Written instruction A -> Copy the rows below verbatim. Begin at the first line of the rows and end after the line containing "66L117 58L111 52L102", including both of those lines.

==*==

Modelling capillary forces in porous media
 
Hi at all !

I have found this forum during my seemingly endless investigation of a solution to my problem in CFX. I hope there is someone here who can help.

I want to model the spreading of a liquid through a porous medium. Initially, there is air inside this porous medium. Than you inject some other liquid fluid in this p.m. The liquid spreads and the air is displaced.

So far, so good. I chose a multiphase approach, inhomogenous fluid model.
But the question is...how do I implement the capillary force, which acts on the gas-fluid interface ?
As a first step, I established a subdomain to the p.m. I can define a general momentum source there, when the volume fraction of the liquid exceeds a certain value. But this Source acts on both fluids, the air and the liquid. This is not physically correct, since the capillary force acts only on the liquid phase and "pulls" it towards the gaseous phase.

Basically, I should manipulate the term S_M,alpha of the phase alpha at the inhomogenous hydrodynamic equations for multiphase flow.
With S_M,alpha, I should be able to define the capillary force for the liquid at a certain position (i.e. the interface) as an external body force.
How do I do that ?

There is nothing described in the documentation to manipulate S_M,alpha :(

I would appreciate your help. And sorry for my rough english.

F.F.

ghorrocks October 26, 2011 16:49

I cannot see how to do this.

Here's an idea which I am not sure will work:
Do a volume fraction source term which if there is a VF of 0 or 1 (with a small tolerance) then it does nothing, but if the VF is in the middle somewhere, that is the element is partly liquid and partly gas, it generates some VF.

This approach would not conserve VF and would not generate the correct flow behind the wetting front. Also I am not sure how you would tune it to give the correct wetting velocity. But it was an idea I thought I would put out there - hopefully somebody can come up with a better one.

s3s4m October 27, 2011 02:55

Thank you for your answer.

I also thought of adding a mass source term to this interface region.
But I'm really not sure if this is physically correct.

Actually I try to do the modeling described here by Khlaifat:
http://www.apgindia.org/pdf/441.pdf
He used CFX-F3D and used different source terms in the momentum equations for the two phases (water and gas).

In CFX, I need to define S_M,alpha and give the constitutive equation for the pressure
p_c=p_g-p_w
But I don't know how to do that :(

Are there any other ideas ?

ghorrocks October 27, 2011 06:12

Quote:

I also thought of adding a mass source term to this interface region.
But I'm really not sure if this is physically correct.
It is not. The reason is because the surface will advance through the porous region through the generation of new fluid with the source term. It will not draw fluid through the porous material, so you will not get the pressure drop this generates.

The momentum source term approach is better because you can then apply a "pull" on the fluid, which can be matched to the capillary pressure. This is more physically correct, but it means you need to work out the liquid surface orientation so you can pull in the correct direction. I cannot see how to do this.

A quick look through the paper you reference and I cannot see where they have put in the local free surface direction. I cannot see how this can be done without it, but I am no expert in this area.

==*==

Written instruction B -> According to the forum thread, which software did Khlaifat use?

==*==

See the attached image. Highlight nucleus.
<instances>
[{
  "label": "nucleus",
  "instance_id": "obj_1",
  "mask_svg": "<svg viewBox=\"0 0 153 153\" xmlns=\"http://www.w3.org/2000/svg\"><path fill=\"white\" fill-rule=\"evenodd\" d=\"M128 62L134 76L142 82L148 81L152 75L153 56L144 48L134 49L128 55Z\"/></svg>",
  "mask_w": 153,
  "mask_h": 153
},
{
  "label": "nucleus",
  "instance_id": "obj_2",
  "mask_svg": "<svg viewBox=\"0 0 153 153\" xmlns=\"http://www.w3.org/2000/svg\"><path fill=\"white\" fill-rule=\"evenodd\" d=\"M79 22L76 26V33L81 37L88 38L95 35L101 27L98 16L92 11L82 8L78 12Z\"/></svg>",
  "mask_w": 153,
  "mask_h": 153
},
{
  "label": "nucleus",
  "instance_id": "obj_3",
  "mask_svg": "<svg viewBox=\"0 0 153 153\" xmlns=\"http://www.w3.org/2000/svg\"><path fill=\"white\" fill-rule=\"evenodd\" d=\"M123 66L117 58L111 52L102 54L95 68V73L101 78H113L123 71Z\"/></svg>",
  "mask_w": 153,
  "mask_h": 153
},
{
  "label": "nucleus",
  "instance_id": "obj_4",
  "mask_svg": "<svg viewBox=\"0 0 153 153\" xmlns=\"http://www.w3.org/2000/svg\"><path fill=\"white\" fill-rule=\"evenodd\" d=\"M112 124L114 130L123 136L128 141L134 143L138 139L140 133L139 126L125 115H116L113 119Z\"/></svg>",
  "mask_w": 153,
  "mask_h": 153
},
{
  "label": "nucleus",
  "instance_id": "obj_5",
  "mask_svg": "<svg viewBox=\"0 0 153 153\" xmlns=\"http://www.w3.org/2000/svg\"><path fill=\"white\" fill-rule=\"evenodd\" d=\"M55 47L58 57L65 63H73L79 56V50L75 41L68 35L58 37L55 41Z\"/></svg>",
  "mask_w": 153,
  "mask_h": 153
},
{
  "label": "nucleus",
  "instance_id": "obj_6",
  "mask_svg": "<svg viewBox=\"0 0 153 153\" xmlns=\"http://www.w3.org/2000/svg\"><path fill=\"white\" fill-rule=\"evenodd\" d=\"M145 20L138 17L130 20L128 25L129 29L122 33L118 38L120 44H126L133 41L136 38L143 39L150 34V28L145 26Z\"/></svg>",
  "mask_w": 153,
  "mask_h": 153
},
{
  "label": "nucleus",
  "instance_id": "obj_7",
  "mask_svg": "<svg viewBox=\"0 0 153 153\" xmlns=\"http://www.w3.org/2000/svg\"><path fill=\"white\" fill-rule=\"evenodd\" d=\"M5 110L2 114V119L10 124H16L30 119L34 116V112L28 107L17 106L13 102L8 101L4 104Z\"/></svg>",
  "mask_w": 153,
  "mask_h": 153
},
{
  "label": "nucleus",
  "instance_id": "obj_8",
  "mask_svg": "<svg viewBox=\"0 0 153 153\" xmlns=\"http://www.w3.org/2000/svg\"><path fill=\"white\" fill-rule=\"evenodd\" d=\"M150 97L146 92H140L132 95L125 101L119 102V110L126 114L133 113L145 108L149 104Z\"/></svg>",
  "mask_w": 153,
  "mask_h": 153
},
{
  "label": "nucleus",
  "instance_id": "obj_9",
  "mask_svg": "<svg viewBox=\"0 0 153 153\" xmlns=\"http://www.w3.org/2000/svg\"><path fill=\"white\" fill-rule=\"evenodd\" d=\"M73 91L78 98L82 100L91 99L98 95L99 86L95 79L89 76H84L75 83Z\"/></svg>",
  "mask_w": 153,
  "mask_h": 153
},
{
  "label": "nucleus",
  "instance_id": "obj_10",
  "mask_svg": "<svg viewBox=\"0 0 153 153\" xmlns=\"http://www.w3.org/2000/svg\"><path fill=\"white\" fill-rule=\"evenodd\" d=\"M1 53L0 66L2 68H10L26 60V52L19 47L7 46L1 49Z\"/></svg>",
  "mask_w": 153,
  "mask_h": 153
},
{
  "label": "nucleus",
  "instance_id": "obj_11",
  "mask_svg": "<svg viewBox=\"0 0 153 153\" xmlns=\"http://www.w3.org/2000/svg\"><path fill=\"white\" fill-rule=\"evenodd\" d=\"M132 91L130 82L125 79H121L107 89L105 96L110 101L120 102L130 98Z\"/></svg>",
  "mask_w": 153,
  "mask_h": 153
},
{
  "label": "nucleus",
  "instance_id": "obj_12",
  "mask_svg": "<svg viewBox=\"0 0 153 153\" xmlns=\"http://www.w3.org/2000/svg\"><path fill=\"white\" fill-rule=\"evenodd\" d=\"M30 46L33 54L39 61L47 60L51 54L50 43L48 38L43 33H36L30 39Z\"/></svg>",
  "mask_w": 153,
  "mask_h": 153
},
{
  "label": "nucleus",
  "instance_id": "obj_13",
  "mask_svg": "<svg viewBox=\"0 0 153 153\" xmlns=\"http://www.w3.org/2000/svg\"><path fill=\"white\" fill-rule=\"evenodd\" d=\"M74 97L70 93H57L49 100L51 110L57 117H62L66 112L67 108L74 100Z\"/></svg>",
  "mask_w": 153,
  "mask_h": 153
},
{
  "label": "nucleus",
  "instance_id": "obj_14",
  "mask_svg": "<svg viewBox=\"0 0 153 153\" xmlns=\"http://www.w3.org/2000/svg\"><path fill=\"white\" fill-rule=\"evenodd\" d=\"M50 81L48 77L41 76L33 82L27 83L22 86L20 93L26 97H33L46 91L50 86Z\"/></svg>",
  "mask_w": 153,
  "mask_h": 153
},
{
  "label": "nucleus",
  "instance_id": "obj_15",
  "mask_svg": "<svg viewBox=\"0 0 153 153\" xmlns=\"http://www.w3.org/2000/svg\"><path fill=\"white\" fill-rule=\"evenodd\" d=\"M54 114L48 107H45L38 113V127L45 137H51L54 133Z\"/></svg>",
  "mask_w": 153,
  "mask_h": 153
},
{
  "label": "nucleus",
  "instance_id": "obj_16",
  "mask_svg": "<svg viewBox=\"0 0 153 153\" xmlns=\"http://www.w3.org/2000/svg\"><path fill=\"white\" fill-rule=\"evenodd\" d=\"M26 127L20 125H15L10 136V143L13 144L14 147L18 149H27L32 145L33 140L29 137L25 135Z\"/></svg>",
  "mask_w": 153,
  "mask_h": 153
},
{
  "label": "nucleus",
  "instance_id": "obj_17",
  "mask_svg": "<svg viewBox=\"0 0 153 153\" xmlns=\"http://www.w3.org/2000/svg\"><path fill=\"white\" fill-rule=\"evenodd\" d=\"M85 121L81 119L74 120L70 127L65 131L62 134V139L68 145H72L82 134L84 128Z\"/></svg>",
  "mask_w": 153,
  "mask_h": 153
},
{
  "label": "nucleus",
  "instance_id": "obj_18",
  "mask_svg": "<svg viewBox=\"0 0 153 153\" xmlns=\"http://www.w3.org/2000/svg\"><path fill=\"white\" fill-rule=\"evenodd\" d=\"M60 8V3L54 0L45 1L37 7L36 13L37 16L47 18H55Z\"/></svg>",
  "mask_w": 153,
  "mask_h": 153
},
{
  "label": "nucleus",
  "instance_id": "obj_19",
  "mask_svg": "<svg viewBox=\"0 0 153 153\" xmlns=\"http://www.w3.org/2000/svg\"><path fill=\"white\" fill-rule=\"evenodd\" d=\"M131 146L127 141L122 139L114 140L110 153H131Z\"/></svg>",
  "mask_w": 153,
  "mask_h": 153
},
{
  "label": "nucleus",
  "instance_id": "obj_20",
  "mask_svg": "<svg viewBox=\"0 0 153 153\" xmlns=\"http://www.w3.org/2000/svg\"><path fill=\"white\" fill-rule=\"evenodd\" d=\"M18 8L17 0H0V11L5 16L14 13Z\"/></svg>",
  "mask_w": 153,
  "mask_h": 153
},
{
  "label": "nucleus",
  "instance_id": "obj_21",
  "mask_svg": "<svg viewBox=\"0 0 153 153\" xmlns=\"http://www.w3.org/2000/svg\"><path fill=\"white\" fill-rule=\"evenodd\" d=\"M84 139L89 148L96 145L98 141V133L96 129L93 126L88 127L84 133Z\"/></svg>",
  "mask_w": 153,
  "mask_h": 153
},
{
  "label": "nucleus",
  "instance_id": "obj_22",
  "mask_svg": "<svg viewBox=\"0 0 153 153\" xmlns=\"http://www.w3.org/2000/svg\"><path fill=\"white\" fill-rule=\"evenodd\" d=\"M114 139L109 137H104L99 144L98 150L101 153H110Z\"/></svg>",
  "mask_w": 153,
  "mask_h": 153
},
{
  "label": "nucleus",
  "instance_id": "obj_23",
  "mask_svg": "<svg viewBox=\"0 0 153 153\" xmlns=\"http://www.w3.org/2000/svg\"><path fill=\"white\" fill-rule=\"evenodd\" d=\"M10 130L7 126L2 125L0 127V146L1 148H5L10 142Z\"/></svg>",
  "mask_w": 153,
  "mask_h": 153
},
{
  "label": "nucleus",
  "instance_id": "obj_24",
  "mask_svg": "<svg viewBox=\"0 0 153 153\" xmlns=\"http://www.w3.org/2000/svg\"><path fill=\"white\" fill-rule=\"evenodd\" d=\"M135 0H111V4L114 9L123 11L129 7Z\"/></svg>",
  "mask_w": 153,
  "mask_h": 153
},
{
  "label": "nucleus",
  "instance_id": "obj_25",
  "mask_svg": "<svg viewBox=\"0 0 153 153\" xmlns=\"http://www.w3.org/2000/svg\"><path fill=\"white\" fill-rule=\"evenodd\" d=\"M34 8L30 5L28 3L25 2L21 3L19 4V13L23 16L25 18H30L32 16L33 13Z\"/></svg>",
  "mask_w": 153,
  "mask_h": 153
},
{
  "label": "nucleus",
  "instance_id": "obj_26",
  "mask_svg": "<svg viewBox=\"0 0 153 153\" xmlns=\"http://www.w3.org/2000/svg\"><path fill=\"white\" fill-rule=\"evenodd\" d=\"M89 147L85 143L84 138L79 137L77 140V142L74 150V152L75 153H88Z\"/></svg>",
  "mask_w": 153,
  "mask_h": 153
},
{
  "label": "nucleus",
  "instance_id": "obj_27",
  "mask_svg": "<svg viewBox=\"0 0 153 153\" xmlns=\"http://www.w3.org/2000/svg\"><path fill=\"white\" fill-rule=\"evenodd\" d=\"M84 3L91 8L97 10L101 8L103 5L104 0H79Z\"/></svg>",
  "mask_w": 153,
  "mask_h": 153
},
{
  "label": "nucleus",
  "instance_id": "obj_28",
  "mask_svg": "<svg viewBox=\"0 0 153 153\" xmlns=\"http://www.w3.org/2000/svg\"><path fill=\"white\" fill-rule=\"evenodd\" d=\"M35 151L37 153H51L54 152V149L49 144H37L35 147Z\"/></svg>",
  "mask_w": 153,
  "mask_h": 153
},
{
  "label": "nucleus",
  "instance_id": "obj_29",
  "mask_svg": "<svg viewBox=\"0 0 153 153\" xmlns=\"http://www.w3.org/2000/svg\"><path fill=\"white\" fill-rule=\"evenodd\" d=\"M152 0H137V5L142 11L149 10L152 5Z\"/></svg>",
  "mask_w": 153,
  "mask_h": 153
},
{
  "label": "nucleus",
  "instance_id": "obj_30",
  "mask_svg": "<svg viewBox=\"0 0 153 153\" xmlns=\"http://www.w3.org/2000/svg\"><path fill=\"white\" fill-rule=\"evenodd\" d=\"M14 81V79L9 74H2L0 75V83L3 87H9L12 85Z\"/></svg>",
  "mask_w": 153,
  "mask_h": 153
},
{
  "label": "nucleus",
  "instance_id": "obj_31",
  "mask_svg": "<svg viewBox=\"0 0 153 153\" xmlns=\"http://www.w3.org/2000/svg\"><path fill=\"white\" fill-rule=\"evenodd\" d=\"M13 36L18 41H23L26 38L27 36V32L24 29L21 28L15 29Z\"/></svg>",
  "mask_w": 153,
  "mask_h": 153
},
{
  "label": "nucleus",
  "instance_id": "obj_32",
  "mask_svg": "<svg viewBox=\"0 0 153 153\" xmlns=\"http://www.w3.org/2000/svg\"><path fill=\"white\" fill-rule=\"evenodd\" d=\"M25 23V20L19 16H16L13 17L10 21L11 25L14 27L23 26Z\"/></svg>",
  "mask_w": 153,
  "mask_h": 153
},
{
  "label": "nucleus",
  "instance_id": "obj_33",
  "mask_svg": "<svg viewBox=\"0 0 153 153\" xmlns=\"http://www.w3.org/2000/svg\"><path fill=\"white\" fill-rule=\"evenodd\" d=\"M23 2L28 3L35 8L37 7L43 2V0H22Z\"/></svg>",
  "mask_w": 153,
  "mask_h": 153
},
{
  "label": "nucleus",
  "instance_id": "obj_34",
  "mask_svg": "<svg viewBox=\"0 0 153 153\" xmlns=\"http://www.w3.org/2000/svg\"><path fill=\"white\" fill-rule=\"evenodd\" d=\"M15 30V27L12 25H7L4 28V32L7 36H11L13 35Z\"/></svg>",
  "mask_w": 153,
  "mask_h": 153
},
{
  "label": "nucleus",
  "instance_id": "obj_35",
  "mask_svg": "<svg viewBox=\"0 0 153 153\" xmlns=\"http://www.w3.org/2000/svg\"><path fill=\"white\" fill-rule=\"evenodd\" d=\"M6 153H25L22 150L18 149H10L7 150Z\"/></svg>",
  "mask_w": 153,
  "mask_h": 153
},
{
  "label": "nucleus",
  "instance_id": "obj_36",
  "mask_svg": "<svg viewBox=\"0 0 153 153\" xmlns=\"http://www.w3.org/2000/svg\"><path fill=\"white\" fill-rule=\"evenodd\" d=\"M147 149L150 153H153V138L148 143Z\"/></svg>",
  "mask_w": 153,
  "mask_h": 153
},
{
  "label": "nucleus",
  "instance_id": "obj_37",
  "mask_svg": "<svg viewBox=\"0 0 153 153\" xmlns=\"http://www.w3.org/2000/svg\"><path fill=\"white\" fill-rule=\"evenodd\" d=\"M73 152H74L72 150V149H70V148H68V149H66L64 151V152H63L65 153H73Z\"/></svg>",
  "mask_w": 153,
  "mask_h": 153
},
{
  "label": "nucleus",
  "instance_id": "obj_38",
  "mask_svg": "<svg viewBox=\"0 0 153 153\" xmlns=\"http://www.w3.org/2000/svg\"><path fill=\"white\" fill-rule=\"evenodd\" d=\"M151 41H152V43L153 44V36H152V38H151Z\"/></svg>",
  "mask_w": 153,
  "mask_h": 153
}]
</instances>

==*==

Worked answer A ->
See the attached image. Highlight nucleus.
<instances>
[{
  "label": "nucleus",
  "instance_id": "obj_1",
  "mask_svg": "<svg viewBox=\"0 0 153 153\" xmlns=\"http://www.w3.org/2000/svg\"><path fill=\"white\" fill-rule=\"evenodd\" d=\"M128 62L134 76L142 82L148 81L152 75L153 56L144 48L134 49L128 55Z\"/></svg>",
  "mask_w": 153,
  "mask_h": 153
},
{
  "label": "nucleus",
  "instance_id": "obj_2",
  "mask_svg": "<svg viewBox=\"0 0 153 153\" xmlns=\"http://www.w3.org/2000/svg\"><path fill=\"white\" fill-rule=\"evenodd\" d=\"M79 22L76 26V33L81 37L88 38L95 35L101 27L98 16L92 11L82 8L78 12Z\"/></svg>",
  "mask_w": 153,
  "mask_h": 153
},
{
  "label": "nucleus",
  "instance_id": "obj_3",
  "mask_svg": "<svg viewBox=\"0 0 153 153\" xmlns=\"http://www.w3.org/2000/svg\"><path fill=\"white\" fill-rule=\"evenodd\" d=\"M123 66L117 58L111 52L102 54L95 68V73L101 78H113L123 71Z\"/></svg>",

Worked answer B -> CFX-F3D.